El campo de Estados Unidos se nutre principalmente de jornaleros mexicanos que, junto con los agricultores para los que trabajan, son el motor del sector primario del país. Al menos la mitad de estos trabajadores agrícolas inmigrantes desempeña su labor sin permiso de trabajo.

Son las tres de la madrugada de un día cualquiera de agosto en la ciudad de El Paso. Las calles del centro son un hervidero de jornaleros, contratistas y capataces. En cada esquina grupos de trabajadores esperan a que las furgonetas o autobuses de los ranchos los trasladen a las fincas en las que recogerán chile durante toda la jornada. Les aguarda un largo día de trabajo y duras condiciones laborales. Del ritmo apresurado que consigan mantener para llenar los botes y la calidad de la cosecha que va en ellos dependerá su salario, que fluctúa entre los 60 y los 100 dólares al día.

Lo que queda de tiempo y energía apenas alcanza para volver a casa, ducha, cena y a dormir para poder levantarse nuevamente a las 2 de la mañana.

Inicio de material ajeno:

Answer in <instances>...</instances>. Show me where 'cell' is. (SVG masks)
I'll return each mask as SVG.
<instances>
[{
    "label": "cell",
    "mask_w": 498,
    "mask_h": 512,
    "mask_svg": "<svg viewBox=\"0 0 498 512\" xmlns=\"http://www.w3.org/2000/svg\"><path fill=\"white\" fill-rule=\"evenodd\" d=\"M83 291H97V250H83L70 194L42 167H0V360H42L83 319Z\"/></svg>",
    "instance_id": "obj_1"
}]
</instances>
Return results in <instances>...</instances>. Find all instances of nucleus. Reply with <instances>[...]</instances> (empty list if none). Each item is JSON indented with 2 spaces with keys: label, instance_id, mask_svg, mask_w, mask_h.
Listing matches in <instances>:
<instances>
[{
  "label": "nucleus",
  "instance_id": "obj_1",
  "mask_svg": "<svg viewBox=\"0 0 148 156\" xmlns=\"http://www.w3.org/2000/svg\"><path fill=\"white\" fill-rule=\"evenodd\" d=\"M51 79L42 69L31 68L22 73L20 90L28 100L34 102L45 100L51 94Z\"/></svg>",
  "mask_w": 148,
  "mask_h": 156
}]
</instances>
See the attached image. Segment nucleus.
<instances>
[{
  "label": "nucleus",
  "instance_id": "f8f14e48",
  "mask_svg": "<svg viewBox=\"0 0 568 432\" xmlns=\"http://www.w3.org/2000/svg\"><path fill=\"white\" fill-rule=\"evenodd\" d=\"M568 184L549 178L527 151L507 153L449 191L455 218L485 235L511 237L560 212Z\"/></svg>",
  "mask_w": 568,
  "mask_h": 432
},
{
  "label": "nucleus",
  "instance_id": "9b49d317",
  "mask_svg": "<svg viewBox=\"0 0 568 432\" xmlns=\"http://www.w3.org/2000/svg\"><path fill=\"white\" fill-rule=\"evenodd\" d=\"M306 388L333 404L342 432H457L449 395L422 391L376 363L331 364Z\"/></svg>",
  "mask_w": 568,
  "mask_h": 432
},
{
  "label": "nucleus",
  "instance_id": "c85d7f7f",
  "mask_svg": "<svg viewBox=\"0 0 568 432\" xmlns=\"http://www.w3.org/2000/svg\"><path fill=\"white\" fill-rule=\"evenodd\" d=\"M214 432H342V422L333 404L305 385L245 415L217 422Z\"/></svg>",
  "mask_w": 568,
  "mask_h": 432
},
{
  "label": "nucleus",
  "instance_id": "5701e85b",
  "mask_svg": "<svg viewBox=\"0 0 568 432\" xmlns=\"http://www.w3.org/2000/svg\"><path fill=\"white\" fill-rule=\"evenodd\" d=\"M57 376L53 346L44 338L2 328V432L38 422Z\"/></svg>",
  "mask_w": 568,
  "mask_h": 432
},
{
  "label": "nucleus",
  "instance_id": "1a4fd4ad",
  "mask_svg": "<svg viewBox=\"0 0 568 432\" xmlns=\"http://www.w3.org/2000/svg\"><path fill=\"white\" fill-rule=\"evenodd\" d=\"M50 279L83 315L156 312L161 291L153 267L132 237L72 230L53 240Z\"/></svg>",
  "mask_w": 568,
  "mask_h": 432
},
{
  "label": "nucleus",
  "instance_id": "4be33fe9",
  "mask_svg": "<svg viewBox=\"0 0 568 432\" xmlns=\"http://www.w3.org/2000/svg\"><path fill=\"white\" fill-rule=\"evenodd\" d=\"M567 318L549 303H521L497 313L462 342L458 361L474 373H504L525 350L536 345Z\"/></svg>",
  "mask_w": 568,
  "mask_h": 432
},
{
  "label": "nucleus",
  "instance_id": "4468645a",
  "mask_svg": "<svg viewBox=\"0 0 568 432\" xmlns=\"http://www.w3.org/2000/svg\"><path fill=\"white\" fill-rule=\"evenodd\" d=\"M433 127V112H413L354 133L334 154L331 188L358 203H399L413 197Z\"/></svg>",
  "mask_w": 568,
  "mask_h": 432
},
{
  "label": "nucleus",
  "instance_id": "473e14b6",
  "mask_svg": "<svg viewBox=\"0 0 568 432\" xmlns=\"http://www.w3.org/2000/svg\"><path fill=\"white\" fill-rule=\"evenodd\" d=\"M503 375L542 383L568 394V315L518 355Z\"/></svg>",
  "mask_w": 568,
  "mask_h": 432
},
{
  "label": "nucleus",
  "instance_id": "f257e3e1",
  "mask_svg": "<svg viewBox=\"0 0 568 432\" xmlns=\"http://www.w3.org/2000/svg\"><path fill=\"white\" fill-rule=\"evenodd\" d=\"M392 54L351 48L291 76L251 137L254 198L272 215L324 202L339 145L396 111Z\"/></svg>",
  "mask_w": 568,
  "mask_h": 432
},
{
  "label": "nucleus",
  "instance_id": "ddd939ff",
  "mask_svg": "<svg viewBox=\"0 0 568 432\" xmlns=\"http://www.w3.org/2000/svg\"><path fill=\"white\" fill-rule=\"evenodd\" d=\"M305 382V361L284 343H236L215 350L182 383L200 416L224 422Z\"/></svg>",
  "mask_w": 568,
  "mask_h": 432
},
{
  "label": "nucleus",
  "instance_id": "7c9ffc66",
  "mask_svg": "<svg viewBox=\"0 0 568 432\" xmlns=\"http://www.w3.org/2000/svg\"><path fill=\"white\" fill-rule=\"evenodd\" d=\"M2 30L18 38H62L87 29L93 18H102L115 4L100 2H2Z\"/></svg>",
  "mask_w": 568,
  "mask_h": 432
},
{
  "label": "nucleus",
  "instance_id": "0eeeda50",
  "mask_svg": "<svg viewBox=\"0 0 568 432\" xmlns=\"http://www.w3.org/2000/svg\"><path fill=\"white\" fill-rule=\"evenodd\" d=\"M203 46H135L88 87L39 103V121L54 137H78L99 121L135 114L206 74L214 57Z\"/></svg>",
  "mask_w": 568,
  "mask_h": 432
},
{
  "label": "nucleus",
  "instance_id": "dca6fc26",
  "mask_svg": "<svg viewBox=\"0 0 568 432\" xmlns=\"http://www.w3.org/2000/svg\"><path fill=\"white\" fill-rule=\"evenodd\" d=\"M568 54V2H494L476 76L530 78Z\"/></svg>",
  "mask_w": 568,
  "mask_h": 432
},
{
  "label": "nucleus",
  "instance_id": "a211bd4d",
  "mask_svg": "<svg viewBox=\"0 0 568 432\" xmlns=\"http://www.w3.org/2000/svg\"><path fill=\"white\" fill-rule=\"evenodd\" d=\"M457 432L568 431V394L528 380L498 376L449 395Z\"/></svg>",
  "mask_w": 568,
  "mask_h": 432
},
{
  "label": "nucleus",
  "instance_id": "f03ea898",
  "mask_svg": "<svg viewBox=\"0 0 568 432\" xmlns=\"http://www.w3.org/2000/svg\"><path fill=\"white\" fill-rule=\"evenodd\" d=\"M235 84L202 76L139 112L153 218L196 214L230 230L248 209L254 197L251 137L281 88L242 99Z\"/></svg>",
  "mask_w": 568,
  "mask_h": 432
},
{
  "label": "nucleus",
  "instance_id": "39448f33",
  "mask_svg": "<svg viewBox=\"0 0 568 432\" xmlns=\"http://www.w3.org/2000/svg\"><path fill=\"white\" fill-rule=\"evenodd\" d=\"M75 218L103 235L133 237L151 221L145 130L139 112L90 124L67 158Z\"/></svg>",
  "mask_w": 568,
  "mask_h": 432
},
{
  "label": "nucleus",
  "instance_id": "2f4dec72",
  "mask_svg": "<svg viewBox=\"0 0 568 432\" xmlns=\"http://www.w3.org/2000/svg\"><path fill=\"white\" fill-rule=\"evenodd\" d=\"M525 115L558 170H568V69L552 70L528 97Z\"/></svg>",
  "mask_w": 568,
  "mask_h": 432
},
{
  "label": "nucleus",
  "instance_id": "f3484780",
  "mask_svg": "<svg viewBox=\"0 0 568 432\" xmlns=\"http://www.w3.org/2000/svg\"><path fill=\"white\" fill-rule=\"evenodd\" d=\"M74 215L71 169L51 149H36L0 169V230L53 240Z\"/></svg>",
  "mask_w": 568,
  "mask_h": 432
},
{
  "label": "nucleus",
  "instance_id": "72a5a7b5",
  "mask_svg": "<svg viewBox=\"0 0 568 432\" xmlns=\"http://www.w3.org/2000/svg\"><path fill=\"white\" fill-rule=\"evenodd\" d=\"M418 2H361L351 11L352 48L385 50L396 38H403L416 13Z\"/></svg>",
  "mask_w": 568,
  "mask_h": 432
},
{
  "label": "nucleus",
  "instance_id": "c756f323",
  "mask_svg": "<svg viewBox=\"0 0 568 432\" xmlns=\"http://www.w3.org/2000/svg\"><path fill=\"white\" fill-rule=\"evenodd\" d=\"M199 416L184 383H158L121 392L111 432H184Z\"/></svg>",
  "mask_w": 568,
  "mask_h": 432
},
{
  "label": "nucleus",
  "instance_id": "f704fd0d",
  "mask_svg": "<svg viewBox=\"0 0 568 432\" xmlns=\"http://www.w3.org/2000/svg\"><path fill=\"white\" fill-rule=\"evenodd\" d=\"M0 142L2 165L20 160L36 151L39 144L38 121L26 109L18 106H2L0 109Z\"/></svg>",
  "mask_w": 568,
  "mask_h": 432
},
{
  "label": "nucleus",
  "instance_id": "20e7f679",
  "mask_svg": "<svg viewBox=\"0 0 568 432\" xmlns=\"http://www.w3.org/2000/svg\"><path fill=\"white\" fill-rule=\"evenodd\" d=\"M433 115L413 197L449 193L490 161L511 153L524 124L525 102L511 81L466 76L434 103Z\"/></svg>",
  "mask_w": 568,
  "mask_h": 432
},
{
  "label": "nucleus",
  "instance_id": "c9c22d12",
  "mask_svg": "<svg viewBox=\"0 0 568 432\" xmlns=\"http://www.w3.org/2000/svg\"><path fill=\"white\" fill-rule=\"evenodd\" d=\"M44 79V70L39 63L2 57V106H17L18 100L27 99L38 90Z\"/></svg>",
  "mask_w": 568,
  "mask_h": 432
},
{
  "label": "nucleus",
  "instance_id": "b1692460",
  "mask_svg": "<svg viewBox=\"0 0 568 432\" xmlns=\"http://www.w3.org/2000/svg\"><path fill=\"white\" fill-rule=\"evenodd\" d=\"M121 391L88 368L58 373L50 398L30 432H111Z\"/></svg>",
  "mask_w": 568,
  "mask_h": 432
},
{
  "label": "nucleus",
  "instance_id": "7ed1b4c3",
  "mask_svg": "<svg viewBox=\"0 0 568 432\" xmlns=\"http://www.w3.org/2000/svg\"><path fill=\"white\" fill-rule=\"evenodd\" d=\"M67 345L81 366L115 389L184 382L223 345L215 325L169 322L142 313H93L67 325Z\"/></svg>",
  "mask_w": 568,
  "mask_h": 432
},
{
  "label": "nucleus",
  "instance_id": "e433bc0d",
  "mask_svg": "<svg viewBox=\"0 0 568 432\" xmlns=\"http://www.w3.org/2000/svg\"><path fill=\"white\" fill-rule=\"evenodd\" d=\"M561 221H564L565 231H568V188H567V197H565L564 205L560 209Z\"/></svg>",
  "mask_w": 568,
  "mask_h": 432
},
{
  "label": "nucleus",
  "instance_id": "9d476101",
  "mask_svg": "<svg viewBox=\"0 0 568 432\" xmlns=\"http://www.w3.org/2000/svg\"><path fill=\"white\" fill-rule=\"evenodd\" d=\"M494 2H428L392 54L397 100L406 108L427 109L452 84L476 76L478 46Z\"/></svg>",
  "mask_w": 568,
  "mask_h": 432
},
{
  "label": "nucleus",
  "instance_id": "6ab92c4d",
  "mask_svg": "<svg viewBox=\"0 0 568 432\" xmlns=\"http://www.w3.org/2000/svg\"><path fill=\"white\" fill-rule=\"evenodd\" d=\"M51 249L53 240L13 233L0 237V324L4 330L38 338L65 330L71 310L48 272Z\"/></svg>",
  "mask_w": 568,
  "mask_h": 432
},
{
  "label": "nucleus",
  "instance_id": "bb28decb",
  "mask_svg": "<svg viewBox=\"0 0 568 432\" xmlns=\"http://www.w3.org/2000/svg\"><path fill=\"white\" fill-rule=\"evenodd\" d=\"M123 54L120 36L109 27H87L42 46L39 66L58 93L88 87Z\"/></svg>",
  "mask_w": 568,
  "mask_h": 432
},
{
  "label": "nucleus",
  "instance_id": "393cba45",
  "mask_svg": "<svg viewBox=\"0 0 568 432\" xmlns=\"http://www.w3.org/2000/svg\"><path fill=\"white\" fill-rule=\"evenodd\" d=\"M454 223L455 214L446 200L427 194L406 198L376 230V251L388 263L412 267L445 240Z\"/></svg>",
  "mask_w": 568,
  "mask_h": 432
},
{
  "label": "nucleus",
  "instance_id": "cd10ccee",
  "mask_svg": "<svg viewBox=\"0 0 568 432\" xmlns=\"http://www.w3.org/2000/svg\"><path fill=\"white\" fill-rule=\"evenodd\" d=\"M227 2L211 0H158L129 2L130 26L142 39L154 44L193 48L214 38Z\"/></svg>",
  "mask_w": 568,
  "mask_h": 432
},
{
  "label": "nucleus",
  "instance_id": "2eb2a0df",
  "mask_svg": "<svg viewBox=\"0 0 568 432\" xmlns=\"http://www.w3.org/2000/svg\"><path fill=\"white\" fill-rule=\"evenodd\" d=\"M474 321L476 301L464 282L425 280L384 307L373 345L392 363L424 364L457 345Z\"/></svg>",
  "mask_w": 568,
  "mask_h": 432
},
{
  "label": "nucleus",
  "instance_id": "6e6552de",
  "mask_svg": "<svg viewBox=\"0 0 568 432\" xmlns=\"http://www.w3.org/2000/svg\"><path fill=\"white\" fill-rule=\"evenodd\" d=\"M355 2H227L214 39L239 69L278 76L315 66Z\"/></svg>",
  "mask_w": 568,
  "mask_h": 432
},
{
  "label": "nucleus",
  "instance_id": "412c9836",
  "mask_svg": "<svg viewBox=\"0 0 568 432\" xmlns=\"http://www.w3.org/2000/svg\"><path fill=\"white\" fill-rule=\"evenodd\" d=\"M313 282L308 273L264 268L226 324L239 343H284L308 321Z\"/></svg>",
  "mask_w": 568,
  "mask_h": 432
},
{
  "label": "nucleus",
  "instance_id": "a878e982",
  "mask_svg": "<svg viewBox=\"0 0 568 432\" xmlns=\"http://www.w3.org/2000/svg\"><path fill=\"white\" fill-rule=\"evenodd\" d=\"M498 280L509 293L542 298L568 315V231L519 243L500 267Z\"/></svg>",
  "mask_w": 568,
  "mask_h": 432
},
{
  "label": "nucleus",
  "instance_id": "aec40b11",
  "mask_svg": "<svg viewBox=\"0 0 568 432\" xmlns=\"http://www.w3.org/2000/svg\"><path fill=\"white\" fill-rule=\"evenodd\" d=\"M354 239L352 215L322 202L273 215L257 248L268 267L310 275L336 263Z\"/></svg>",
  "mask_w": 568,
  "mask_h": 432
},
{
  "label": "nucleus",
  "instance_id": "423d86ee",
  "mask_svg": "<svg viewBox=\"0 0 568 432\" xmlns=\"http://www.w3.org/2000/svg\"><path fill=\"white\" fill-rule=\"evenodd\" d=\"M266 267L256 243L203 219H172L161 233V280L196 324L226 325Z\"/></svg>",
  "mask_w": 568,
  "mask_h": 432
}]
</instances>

Este fenómeno de migraciones y desplazamientos de los trabajadores del campo no es exclusivo de la frontera estadounidense. Existe un flujo internacional de mano de obra que ha venido a sumarse al de los productos y los capitales.

La protección de los derechos humanos de estos trabajadores, así como un marco de trabajo legal que garantice condiciones laborales y salarios dignos evidencian el nivel democrático del país receptor y sin duda favorecen la cohesión social, ya que contribuyen a erradicar la desigualdad y la discriminación.